STATED PROBLEM>
Arrange the lines from the one containing "At what distance from the green" through the last line of the records, both included, as a Markdown table with the columns Row and Line, and omit any blank lines.

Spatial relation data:
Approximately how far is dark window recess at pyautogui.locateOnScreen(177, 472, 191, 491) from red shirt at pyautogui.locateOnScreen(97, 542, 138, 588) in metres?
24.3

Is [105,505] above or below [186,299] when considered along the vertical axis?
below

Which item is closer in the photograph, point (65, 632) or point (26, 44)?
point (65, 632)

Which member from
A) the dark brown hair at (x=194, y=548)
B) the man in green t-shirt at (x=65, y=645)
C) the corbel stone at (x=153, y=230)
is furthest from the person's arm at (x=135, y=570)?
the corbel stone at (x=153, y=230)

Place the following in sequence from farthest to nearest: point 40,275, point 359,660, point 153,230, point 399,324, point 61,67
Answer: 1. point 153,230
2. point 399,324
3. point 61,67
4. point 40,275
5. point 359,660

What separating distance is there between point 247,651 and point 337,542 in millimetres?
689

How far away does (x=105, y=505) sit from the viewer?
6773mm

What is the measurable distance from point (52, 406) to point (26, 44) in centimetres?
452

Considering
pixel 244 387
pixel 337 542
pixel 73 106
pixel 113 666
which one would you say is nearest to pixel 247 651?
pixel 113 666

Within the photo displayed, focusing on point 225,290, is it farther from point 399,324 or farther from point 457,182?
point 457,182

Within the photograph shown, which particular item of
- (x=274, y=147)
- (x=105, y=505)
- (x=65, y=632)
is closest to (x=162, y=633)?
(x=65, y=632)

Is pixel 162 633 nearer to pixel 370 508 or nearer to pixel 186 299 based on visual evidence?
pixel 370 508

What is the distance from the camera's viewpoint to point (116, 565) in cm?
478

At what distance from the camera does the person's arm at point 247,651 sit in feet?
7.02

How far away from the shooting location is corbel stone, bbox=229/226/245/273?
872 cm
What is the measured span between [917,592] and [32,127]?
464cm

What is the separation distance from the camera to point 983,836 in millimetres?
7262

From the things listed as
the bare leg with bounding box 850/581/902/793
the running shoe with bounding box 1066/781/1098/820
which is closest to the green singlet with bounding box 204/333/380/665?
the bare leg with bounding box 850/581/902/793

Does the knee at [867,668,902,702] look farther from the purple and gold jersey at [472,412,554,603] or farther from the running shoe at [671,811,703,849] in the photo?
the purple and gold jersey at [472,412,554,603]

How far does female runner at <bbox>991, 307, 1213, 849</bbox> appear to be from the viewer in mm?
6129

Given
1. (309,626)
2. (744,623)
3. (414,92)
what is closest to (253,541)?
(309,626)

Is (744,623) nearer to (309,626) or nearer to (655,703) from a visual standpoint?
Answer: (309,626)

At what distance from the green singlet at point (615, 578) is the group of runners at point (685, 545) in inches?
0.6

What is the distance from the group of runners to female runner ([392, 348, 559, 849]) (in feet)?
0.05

SOLUTION BELOW>
| Row | Line |
|---|---|
| 1 | At what distance from the green singlet at point (615, 578) is the group of runners at point (685, 545) in inches? |
| 2 | 0.6 |
| 3 | What is the distance from the group of runners to female runner ([392, 348, 559, 849]) (in feet)? |
| 4 | 0.05 |